You’re overestimating the number of people that care about it. A good chunk of people really don’t care about privacy, data security and potential exposure to propaganda, no matter how much we (engineers who actually care about it) tell them to.
Lots of people do care about the propaganda thing. Like, most normie voters I know definitely don't give a crap about the data privacy stuff, but they haven't forgotten about the cold war and are not bought into this "maybe it's fine if the Chinese government can control what all the kids are seeing" narrative.
But it's a big problem that the framing has often been about the data privacy thing.
A lot of normie voters care but they are at least one if not two generations removed from the median TikTok user. Generational divides can be pretty stark and it's clear that future generations increasingly don't care as much about internet privacy. In fact, being a public figure on the internet is a good thing these days since you can make a career out of it.

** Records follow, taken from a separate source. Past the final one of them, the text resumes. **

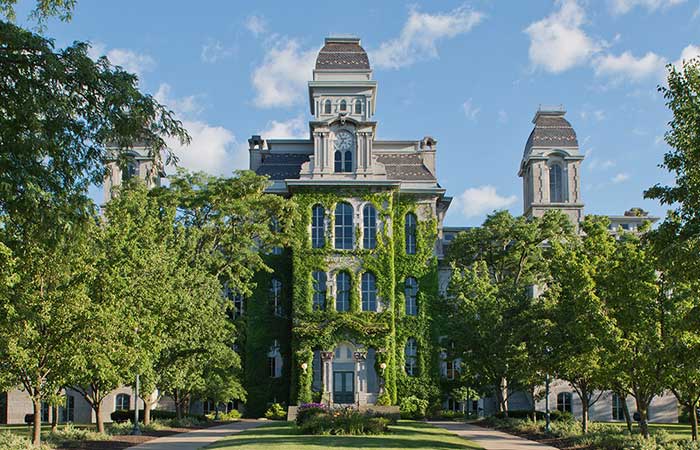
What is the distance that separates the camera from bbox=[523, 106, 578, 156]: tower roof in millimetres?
58031

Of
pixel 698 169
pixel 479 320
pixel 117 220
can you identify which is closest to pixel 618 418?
pixel 479 320

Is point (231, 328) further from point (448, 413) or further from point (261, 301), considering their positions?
point (448, 413)

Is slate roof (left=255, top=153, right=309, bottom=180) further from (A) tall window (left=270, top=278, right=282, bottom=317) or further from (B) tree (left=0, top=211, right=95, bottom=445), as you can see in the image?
(B) tree (left=0, top=211, right=95, bottom=445)

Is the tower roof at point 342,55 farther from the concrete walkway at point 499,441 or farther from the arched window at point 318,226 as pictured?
the concrete walkway at point 499,441

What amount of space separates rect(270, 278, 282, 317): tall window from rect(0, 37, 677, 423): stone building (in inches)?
2.3

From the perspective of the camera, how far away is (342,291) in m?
48.1

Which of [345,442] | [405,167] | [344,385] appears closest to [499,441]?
[345,442]

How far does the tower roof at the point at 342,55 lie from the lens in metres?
52.0

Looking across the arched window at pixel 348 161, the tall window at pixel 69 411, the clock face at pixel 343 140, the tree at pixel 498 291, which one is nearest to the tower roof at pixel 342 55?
the clock face at pixel 343 140

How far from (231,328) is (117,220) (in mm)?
16174

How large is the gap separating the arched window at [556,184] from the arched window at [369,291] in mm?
16127

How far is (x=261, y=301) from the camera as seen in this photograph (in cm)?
5056

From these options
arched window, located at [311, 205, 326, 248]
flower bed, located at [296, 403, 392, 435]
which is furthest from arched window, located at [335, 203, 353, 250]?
flower bed, located at [296, 403, 392, 435]

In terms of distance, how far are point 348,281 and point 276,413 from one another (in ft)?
26.7
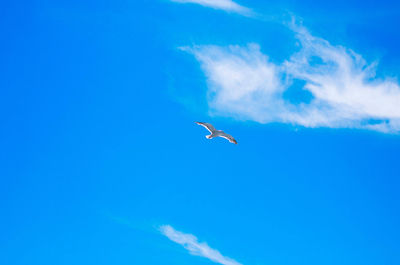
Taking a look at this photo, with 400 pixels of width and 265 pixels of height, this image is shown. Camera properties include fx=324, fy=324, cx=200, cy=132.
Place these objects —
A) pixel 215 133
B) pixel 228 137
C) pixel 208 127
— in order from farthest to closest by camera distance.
A: 1. pixel 208 127
2. pixel 215 133
3. pixel 228 137

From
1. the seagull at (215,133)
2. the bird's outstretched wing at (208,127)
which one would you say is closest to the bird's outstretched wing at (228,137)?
the seagull at (215,133)

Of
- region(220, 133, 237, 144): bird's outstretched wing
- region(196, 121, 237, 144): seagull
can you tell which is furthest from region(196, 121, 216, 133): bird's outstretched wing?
region(220, 133, 237, 144): bird's outstretched wing

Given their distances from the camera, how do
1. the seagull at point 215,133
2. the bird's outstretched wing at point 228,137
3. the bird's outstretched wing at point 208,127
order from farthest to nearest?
1. the bird's outstretched wing at point 208,127
2. the seagull at point 215,133
3. the bird's outstretched wing at point 228,137

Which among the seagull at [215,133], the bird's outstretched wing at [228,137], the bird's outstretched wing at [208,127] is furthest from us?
the bird's outstretched wing at [208,127]

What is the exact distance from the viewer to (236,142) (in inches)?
1767

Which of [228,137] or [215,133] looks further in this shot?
[215,133]

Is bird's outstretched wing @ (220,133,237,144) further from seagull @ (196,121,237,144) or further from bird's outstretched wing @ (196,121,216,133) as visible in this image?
bird's outstretched wing @ (196,121,216,133)

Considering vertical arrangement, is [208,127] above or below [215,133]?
above

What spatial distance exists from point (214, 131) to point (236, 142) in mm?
3540

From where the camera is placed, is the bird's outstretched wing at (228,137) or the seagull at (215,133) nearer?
the bird's outstretched wing at (228,137)

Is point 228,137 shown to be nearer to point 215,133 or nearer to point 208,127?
point 215,133

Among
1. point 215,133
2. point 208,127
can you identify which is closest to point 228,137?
point 215,133

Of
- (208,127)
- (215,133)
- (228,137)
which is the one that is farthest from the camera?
Result: (208,127)

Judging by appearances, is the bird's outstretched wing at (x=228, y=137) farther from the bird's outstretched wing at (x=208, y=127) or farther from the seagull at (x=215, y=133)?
the bird's outstretched wing at (x=208, y=127)
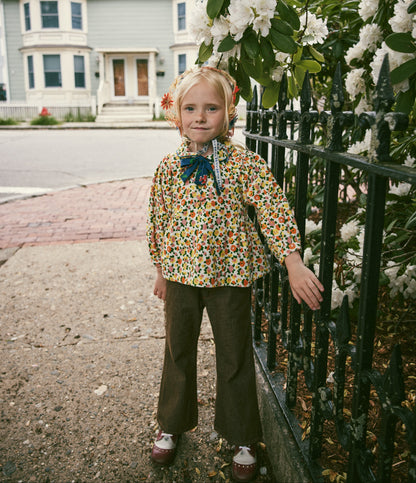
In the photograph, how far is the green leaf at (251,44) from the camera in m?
1.64

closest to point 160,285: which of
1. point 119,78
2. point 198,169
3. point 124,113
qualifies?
point 198,169

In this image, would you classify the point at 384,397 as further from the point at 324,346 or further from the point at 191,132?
the point at 191,132

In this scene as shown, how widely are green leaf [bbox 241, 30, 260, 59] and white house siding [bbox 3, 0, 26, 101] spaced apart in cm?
3034

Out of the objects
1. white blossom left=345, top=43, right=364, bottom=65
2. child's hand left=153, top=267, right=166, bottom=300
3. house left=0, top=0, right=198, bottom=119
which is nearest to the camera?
child's hand left=153, top=267, right=166, bottom=300

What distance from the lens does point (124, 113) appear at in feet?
88.1

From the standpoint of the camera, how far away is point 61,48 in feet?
88.1

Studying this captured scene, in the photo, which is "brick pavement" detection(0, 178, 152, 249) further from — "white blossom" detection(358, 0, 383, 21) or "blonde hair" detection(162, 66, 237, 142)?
"white blossom" detection(358, 0, 383, 21)

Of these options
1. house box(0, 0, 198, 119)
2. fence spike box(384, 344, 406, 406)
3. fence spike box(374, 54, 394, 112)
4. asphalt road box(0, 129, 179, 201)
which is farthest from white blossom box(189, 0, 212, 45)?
house box(0, 0, 198, 119)

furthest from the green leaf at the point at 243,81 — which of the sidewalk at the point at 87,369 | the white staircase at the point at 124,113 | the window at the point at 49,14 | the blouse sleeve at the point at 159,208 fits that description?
the window at the point at 49,14

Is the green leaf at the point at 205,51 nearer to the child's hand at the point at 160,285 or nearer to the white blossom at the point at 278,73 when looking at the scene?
the white blossom at the point at 278,73

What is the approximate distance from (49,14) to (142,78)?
599cm

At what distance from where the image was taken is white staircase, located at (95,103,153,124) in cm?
2594

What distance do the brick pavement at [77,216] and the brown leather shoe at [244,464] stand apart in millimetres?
3330

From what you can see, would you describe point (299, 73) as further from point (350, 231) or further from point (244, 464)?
point (244, 464)
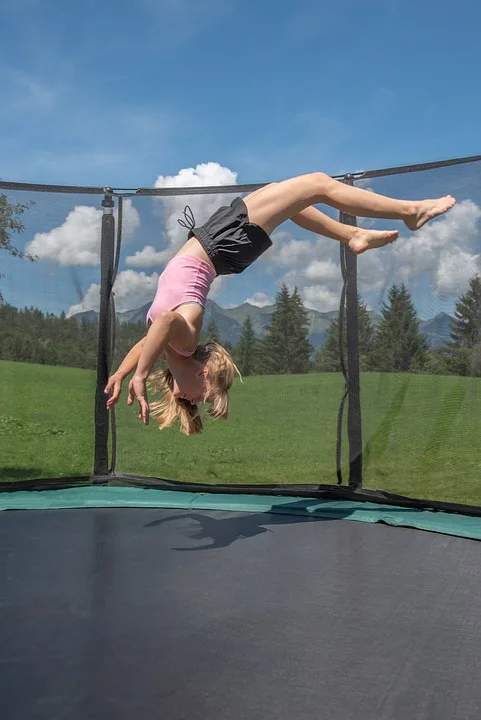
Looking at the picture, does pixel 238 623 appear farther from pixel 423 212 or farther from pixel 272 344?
pixel 272 344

Again, I don't think it is ever again going to be mainstream to care about the privacy thing.
But I think older people do care now about the potential for hostile foreign propaganda affecting our politics, and I think the younger folks who (reasonably!) care more now about losing their favorite entertainment app will grow up and understand the propaganda problem when they're older. That is, I don't think it's a generational thing, I think it's an age thing. And politics is driven by people over the age of 30.
Yes, but you don't have to be alive to understand the problem. I agree with you that the cold war is very old news to the TikTok demographic, but it isn't to people who were born in the 80s and before, and that is who drives politics. By the time the current young people grow up more, they will have their own direct experiences with geopolitical struggle. It remains to be seen where that will lead.